MOS dan Kesetaraan Pelajar

Apa yang terbayang di benak kalian ketika mendengar kata MOS?

MOS adalah tiga huruf hasil kependekan dari Masa Orientasi Siswa. MOS adalah tiga huruf yang selalu membayangi pikiran anak dan orang tua. MOS adalah tiga huruf yang sampai sekarang keberadaannya dianggap sebagai kegiatan menakutkan. Lantas, mengapa sampai sekarang kegiatan MOS masih diadakan oleh banyak instansi pendidikan? Mengapa tidak dihilangkan saja dan diganti dengan kegiatan yang lain?

Ini jawabannya: karena MOS sudah menjadi budaya dalam pendidikan nusantara.

Berbicara tentang MOS, saya menjadi manusia yang menolak rencana pemerintah menghapus kegiatan ini. Bukan karena saya ingin balas dendam karena dulu mendapat perlakuan mengerikan dari senior, tapi setelah diperhatikan lebih jeli lagi saya melihat adanya hal baik dalam kegiatan ini. Namun, tentu saja, dengan batasan-batasan wajar.



Ketika masuk SMP dulu, saya memiliki cerita menarik tentang MOS. Dan hal ini yang kemudian memberi keyakinan pada saya bahwa MOS harus tetap ada. Kalau ingin diperbaiki boleh, asal jangan sampai dihilangkan.
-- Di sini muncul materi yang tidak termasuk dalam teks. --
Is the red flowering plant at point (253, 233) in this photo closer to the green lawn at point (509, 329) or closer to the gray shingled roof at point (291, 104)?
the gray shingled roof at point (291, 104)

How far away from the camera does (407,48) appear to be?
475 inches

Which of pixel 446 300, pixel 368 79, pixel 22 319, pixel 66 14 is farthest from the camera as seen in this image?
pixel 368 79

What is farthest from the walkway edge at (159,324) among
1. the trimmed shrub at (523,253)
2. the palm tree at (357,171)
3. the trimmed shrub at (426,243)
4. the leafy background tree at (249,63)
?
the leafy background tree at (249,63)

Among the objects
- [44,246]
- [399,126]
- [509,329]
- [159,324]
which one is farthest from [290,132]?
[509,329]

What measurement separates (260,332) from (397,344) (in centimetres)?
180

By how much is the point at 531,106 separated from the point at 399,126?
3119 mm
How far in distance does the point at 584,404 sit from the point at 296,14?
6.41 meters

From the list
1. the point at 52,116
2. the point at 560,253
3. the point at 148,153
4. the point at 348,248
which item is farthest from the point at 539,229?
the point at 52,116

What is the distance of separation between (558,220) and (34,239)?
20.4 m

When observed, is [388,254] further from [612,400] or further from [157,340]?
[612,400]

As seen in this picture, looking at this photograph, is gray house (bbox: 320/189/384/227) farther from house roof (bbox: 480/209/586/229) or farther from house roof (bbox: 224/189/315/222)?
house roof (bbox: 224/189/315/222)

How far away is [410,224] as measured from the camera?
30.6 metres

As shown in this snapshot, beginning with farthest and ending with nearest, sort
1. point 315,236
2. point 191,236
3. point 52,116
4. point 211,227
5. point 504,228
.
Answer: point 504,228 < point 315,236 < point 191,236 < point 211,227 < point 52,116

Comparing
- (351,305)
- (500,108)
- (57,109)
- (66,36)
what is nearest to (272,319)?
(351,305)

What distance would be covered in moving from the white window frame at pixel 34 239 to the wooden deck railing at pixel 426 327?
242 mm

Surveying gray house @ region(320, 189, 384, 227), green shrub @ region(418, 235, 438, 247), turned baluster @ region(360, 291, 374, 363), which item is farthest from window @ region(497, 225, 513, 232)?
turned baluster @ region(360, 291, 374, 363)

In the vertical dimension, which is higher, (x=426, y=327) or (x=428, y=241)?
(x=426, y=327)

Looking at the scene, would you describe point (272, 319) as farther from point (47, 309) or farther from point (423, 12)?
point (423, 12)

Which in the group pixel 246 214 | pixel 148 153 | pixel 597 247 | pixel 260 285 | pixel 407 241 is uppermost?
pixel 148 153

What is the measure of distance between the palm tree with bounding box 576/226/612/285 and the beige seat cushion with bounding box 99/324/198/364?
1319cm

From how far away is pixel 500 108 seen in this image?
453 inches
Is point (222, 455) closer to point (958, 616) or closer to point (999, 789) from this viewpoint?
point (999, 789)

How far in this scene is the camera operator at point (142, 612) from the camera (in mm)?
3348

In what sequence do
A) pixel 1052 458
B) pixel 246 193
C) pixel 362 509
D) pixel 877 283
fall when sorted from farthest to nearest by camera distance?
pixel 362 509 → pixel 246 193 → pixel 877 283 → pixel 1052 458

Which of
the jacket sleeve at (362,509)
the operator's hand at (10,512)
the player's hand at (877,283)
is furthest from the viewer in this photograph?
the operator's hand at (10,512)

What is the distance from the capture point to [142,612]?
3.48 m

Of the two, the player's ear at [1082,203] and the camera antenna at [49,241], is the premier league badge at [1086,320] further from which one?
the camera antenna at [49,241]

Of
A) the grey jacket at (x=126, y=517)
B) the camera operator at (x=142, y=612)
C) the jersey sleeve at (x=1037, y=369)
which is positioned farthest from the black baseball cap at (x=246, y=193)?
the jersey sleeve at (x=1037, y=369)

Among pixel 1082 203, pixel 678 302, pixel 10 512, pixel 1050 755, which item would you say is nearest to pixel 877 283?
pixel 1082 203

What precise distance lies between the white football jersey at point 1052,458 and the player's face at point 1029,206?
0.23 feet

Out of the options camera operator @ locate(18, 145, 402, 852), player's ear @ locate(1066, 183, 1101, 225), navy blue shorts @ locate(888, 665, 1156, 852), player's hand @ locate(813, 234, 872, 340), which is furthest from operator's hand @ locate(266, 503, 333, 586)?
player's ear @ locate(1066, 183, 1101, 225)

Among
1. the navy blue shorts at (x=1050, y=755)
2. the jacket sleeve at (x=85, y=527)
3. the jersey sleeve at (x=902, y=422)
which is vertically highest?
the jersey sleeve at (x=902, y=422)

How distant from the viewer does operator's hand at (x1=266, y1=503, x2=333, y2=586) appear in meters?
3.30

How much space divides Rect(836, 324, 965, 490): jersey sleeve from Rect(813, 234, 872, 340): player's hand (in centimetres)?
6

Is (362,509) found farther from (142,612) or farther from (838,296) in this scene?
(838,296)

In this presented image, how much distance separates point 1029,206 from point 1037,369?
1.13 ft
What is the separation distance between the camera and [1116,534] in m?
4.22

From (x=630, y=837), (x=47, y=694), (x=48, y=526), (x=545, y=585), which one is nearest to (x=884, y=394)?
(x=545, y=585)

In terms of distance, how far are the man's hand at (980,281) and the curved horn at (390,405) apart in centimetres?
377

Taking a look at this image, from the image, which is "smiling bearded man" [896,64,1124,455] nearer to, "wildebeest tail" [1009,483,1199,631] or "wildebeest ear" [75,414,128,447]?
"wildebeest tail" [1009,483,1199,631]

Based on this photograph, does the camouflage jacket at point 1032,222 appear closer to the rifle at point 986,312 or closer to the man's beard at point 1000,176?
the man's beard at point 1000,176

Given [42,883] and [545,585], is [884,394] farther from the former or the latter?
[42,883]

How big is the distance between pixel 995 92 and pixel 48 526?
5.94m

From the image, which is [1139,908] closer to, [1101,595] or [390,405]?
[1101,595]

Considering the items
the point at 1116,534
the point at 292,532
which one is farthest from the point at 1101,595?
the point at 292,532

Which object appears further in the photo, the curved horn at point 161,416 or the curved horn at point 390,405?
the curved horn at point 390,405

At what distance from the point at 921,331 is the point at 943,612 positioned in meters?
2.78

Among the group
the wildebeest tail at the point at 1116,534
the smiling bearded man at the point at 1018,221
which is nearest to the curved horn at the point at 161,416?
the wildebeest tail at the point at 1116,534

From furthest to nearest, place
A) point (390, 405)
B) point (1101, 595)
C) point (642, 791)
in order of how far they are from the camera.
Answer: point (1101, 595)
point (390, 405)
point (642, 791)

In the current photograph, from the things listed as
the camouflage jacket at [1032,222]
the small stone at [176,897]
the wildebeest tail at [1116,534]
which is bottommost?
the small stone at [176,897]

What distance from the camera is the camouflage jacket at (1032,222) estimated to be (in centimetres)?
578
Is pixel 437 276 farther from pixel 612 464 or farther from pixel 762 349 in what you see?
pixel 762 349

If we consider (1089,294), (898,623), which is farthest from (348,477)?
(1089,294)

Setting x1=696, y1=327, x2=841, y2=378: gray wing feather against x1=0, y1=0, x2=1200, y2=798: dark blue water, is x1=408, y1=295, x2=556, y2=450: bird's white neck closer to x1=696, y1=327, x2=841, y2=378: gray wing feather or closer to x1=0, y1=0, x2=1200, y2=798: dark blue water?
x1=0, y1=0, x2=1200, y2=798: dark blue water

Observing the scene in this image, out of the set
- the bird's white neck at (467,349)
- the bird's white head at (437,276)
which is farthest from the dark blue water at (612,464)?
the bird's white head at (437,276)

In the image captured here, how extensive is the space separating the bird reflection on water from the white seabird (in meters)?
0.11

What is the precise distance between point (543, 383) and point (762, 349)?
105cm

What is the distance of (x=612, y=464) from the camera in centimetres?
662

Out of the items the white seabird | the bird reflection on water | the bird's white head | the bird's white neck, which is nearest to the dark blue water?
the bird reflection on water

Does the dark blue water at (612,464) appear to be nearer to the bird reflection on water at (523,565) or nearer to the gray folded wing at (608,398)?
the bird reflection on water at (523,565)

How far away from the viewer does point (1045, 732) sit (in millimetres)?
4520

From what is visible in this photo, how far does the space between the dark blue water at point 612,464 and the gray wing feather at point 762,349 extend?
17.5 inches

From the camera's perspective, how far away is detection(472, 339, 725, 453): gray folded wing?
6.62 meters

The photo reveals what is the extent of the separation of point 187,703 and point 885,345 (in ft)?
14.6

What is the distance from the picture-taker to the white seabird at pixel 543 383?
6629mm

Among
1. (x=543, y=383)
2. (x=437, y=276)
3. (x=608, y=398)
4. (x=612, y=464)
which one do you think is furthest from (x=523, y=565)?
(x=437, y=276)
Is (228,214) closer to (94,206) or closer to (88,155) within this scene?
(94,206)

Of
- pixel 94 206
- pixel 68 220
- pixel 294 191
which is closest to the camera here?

Waktu itu hari Senin awal bulan Juli. Seluruh calon siswa sudah berkerumun di depan pintu gerbang, menanti-nanti kapan penjaga akan membukanya.

Saya sudah menunggu di dekat pohon besar yang berada di seberang pintu gerbang. Dengan kaos kaki warna-warni, sendal beda corak, kalung yang terbuat dari bahan-bahan aneh, dan mahkota kertas, saya berdiri mematung sambil membayangkan betapa malunya saya hari itu. Karena di saat teman-teman datang ke sekolah diantar oleh orang tua, saya datang menaiki sepeda. Sehingga sepanjang perjalanan dari rumah sampai sekolah semua yang melihat saya bisa bebas menertawakan. “Mau pergi ke mana lu, tong? Sirkus?” kemudian diikuti oleh gelak tawa yang terkesan meledek. Jancuk!